Party politics in an urbanizing society
Party politics in Accra, therefore, is best understood in this context of rapid urbanization, and the contentious struggles for citizenship and rights. This is something that Mahama and other NDC candidates understand well. Mahama has deep ties to Odododiodioo constituency that extend at least as far back to his time as Vice President and President of Ghana. His name resonates throughout the streets of Accra, where he developed a robust organizational apparatus deep into the neighborhoods of the city. For example, between 2011 and 2016, the NDC inaugurated more than a dozen new local organizational structures, called branches, in Old Fadama, doubling from 11 to 27. His partnership with popular MP Nii Lantey Vanderpuye, who has close connections with local assemblypersons, also helps.

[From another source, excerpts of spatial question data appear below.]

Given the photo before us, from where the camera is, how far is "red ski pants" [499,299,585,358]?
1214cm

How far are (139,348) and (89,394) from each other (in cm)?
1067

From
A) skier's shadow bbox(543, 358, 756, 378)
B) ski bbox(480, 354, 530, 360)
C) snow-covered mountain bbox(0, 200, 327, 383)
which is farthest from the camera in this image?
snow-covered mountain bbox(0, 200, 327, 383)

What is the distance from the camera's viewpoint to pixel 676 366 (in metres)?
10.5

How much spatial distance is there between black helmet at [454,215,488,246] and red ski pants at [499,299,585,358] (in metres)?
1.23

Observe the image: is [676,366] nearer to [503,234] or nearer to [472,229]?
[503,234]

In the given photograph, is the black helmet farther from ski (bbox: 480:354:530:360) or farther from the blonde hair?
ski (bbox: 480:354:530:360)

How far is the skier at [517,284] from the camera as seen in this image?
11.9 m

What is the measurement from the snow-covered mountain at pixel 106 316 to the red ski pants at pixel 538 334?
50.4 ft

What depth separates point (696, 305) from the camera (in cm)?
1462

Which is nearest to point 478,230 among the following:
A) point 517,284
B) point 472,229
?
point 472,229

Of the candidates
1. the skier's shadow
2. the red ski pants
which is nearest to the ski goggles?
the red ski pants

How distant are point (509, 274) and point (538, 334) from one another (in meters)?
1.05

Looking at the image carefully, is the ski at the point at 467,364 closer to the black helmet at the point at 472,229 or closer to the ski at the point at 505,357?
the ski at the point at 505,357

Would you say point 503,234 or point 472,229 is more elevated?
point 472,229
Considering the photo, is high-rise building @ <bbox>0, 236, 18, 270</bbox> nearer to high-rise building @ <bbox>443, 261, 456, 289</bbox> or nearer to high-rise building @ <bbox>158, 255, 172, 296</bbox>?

An NDC youth organizer, who has ties to Old Fadama, explains, “It is generally believed that he is the most popular candidate in the NDC and can lead us to victory in 2020. Related to this belief is that he has the resources to campaign, and his name is a household name.” While it is unclear exactly where Mahama gets his financial support, he has alleged ties to Lebanese and other Asian businessmen, and his brother is one of the wealthiest businessmen in the country. These powerful businessmen are likely seeking influence so as to gain government contracts if Mahama comes to office.
“His former appointees who have resources and are the real power brokers on the ground are still loyal to him,” explains the youth organizer, “and advise their ‘clients’ to vote for him.” Former government appointees like the former mayor Vanderpuije, but also other MPs and Ministers of State, are able to rally support on his behalf.
“As for the people of Old Fadama,” the organizer explains, “they are hungry for power to the extent that they don’t even care about the past. The past doesn’t matter to them especially now that Mahama is assuring them that he will not repeat his past mistakes.” But this is not only about power for power’s sake. Many residents complain that the NPP government has affected their businesses. In particular, they complain of harassment by the security forces and Ghana Police Service. These state bodies are accused of protecting NPP party organizers, who sometimes use violence and coercion to control the neighborhood.
Like politics everywhere, candidates don’t have to be perfect. They just have to be better than the other guy. As a previously disappointed but recently elected NDC party officer explains, “I am now a party officer and hence must work only for my party’s victory. Since Mahama was elected as our flag bearer, I must work to bring him (with my party) to power. Otherwise I am still disappointed in him.” This is true for many activists—and political operatives across the world—who remain loyal to the party in order to establish their own political careers.
Despite very diverse interests that are often in competition with one another in everyday life, urban poor indigenes and migrants look to the NDC as a way to claim citizenship, gain social recognition, and improve their lives. While political scientists often reduce these practices to neopatrimonialism or “competitive clientelism,” the urban poor understand them as central to how democracy works in the country.
And for the residents of Odododiodioo? They are hoping that their Member of Parliament will be named Mahama’s running mate.
“But it is just a dream,” the NDC organizer explains with a smirk.